GIVEN REQUEST >> Reproduce verbatim the lines of the records from the line containing "If you consider" up to and including the final line of the records.

INPUT MATERIAL >>
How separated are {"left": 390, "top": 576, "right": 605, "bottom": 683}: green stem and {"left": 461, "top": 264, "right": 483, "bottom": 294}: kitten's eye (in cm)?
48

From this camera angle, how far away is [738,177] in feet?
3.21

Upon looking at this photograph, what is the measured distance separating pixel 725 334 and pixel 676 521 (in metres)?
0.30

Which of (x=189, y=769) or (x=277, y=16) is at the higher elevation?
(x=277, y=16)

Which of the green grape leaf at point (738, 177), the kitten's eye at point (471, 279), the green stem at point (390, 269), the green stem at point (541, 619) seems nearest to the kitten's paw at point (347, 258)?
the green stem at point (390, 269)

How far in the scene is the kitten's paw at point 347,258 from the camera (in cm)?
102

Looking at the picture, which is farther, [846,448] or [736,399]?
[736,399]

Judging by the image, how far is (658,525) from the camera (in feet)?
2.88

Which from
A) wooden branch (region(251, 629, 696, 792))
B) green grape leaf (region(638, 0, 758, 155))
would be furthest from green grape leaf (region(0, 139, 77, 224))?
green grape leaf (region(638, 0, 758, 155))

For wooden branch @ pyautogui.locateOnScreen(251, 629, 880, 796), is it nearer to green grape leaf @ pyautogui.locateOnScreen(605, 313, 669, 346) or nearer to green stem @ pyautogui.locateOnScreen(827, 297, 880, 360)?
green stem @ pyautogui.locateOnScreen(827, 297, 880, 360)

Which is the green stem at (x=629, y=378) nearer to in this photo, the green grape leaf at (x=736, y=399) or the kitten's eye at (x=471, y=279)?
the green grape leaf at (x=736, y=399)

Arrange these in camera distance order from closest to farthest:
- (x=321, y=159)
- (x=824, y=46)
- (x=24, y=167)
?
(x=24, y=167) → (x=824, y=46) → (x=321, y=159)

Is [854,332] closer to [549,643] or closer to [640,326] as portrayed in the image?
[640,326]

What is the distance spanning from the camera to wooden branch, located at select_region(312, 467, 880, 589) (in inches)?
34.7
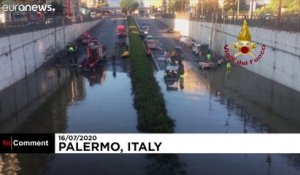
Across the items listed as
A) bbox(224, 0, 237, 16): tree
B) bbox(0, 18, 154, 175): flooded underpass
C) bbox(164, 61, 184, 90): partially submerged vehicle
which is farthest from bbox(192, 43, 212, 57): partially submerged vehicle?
bbox(224, 0, 237, 16): tree

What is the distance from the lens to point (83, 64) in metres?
61.4

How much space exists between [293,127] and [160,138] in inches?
808

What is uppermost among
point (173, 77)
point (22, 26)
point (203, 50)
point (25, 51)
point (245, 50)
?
point (22, 26)

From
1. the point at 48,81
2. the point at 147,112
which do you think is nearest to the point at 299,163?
the point at 147,112

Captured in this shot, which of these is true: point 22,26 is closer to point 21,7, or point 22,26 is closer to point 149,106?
point 21,7

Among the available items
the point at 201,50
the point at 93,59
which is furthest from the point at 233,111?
the point at 201,50

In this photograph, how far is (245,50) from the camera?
2377 inches

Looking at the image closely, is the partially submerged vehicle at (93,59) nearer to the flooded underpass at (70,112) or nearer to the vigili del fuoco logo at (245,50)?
the flooded underpass at (70,112)

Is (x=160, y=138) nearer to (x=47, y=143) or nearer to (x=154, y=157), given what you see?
(x=47, y=143)

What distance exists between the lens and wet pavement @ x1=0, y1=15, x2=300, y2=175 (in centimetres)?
2441

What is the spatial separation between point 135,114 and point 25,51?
25098 millimetres

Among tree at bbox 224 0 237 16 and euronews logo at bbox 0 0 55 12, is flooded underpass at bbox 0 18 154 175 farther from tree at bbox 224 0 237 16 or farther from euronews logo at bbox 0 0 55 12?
tree at bbox 224 0 237 16

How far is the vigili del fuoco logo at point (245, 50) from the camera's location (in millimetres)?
58219

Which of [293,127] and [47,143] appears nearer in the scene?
[47,143]
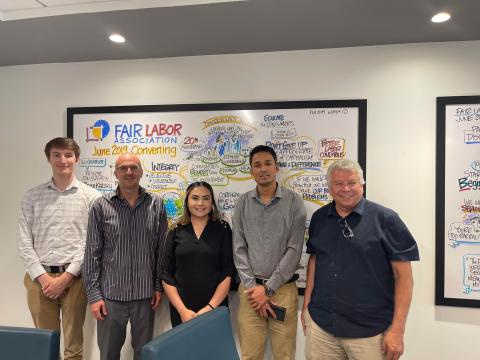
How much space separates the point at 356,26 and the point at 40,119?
2334mm

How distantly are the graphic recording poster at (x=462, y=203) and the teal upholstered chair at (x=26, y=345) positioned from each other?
215 centimetres

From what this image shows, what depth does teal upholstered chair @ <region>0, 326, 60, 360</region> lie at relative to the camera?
1170mm

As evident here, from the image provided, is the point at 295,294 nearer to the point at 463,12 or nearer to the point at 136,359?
the point at 136,359

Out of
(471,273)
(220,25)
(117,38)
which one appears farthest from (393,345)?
(117,38)

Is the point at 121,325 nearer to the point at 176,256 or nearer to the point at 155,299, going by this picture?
the point at 155,299

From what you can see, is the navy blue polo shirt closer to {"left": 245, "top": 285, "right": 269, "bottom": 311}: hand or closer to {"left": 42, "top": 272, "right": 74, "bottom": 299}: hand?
{"left": 245, "top": 285, "right": 269, "bottom": 311}: hand

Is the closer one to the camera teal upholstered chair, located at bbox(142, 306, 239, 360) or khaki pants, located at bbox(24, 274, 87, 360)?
teal upholstered chair, located at bbox(142, 306, 239, 360)

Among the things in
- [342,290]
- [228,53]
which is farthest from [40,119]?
[342,290]

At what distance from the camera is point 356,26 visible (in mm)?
1979

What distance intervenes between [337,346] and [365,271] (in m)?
0.41

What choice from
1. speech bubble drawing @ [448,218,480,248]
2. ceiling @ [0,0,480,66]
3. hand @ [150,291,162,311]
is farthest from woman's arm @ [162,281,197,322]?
speech bubble drawing @ [448,218,480,248]

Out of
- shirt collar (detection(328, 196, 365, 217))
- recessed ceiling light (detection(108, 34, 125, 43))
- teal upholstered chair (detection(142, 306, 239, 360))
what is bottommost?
teal upholstered chair (detection(142, 306, 239, 360))

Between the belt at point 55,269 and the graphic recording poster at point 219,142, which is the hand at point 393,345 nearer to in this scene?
the graphic recording poster at point 219,142

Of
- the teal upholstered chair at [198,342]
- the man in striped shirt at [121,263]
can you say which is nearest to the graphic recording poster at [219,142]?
the man in striped shirt at [121,263]
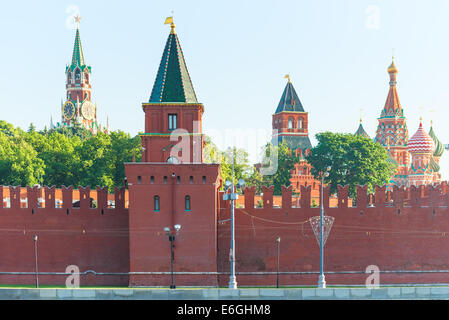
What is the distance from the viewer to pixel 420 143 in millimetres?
86812

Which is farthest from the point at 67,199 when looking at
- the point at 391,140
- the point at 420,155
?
the point at 391,140

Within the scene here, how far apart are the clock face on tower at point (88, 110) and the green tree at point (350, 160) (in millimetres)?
72306

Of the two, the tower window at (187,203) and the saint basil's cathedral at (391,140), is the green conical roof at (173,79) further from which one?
the saint basil's cathedral at (391,140)

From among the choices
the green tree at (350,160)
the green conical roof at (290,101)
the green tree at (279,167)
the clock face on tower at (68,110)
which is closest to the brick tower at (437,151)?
the green conical roof at (290,101)

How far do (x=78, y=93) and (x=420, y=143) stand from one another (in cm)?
6535

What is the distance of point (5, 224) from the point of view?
3725cm

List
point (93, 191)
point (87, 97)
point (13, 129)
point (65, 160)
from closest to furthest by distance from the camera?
point (93, 191), point (65, 160), point (13, 129), point (87, 97)

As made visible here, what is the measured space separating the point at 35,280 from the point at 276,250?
40.6 feet

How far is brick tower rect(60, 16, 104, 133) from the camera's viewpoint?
126188 millimetres

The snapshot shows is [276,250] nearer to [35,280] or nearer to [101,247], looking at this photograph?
[101,247]

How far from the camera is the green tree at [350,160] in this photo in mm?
58656

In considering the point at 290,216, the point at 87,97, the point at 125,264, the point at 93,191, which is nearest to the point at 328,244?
the point at 290,216

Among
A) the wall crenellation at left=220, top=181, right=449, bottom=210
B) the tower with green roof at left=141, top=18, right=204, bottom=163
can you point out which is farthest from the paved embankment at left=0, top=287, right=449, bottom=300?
the tower with green roof at left=141, top=18, right=204, bottom=163

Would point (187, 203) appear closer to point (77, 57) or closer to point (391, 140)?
point (391, 140)
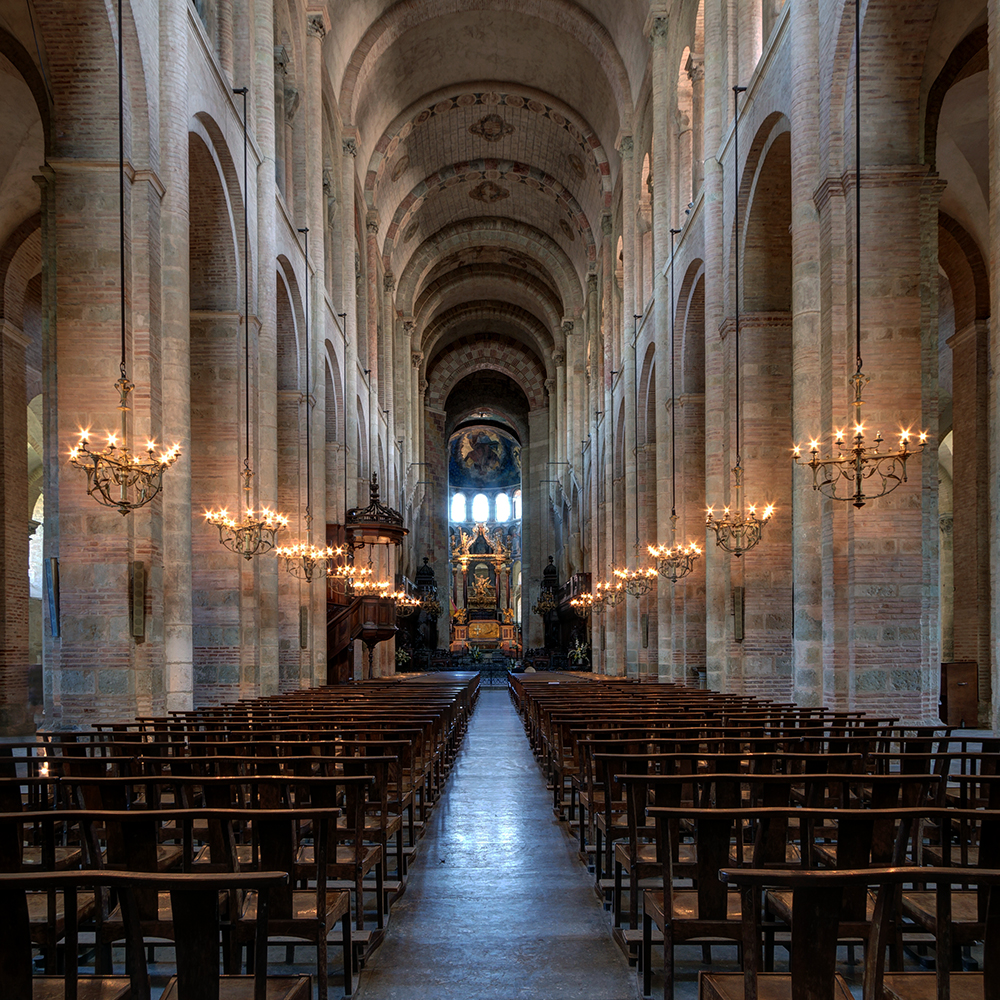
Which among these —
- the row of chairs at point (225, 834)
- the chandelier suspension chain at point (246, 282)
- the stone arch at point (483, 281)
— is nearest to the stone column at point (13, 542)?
the chandelier suspension chain at point (246, 282)

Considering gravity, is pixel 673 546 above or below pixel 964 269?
below

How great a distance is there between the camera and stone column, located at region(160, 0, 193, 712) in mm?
11805

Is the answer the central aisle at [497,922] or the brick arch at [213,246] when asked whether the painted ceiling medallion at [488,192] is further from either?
the central aisle at [497,922]

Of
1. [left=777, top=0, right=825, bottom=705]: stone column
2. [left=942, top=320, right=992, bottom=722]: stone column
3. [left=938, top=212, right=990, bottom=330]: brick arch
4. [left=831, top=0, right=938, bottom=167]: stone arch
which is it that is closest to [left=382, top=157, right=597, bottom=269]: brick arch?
[left=938, top=212, right=990, bottom=330]: brick arch

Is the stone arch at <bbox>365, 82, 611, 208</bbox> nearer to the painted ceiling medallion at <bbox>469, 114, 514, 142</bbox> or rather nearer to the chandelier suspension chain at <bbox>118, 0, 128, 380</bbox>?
the painted ceiling medallion at <bbox>469, 114, 514, 142</bbox>

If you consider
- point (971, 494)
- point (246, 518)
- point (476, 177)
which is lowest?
point (246, 518)

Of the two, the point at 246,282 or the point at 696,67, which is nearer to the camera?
the point at 246,282

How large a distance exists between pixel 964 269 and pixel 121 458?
17206 millimetres

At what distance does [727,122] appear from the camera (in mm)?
17688

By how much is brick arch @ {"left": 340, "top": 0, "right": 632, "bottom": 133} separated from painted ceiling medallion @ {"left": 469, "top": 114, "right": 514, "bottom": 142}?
669 centimetres

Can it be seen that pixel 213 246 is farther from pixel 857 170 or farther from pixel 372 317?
pixel 372 317

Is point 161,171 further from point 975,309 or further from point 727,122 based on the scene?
point 975,309

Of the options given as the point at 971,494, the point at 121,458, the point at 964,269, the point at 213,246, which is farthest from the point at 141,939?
the point at 964,269

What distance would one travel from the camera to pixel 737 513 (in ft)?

FINISHED TASK >>
If you consider
- point (971, 494)
- point (246, 518)
- point (476, 177)
which is lowest?
point (246, 518)

Of the two, the point at 246,282 or the point at 696,67, which is nearer to the camera?
the point at 246,282

How large a distance exists between pixel 964 269 and pixel 121 458?
17206 millimetres

At what distance does [727,122] appear from the camera (in mm)?
17688

By how much is brick arch @ {"left": 340, "top": 0, "right": 632, "bottom": 133} separated from painted ceiling medallion @ {"left": 469, "top": 114, "right": 514, "bottom": 142}?
669 centimetres

Can it be seen that pixel 213 246 is farther from pixel 857 170 or farther from pixel 372 317?
pixel 372 317

Is point 161,171 further from point 975,309 or further from point 727,122 based on the scene?
point 975,309

Of the options given as the point at 971,494, the point at 121,458, the point at 964,269, the point at 213,246, which is farthest from the point at 141,939?
the point at 964,269

What distance would one travel from the camera to pixel 737 513 (in ft)?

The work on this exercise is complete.